▸ **Problem statement**: Without including any images, repeat the data exactly.

▸ **Given information**:
---

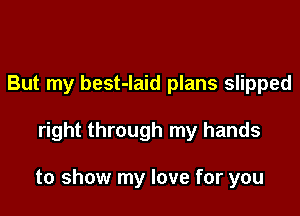 But my best-laid plans slipped

right through my hands

to show my love for you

---

▸ **Response area**:
 But my best-laid plans slipped

right through my hands

to show my love for you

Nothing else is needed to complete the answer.